Buildings on the Castle Hill in the reign of Duke Barnim III (mid-14th century)
The oldest remains of the ducal buildings on the hill, confirmed by archaeological research, date back to the mid-14th century. At that time, in the northern part of the hill, a stone house (“The Stone House”) and a small castle church with a wall surrounding the churchyard were built for the ruler, Barnim III. Soon after, the duke dedicated the church to the christianiser of Pomerania, St. Otto, and extended the temple to form a three-nave basilica with an ambulatory around the east end, a tower at the west end and a burial crypt by the ambulatory. We know the temple was richly furnished. With the expansion of the church, a new, more magnificent ducal seat, called “The Big House”, was erected on the south side of the Castle Hill, which was completed by Duke Barnim XI in the mid-16th century.
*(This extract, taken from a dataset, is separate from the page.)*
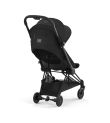 Βρεφικό καρότσι CYBEX Coya Matt Black Frame Sepia Black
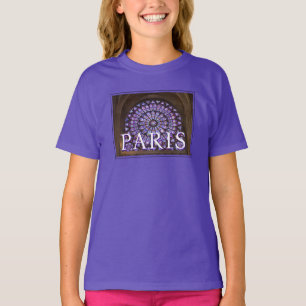 Camiseta Catedral de Notre Dame   París, Francia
As a result, the castle layout assumed a defensive, representative and sacral character.
The person and merits of Barnim III, called the Great, whose actions were aimed at raising the status of the ducal seat, are commemorated on a magnificent stone plaque put up on the wall of the northern wing of the castle (on the side facing the Great Courtyard). The remains of the oldest castle buildings are on display in the rooms of the western wing, in excavations covered with glass panes: the “Stone House” in the room situated by the Ducal Vault, the church in Duke Bogislaw X’s Hall, and the Castle Hill fortifications in Duke Bogislaw X’s Hall and the Bell Tower.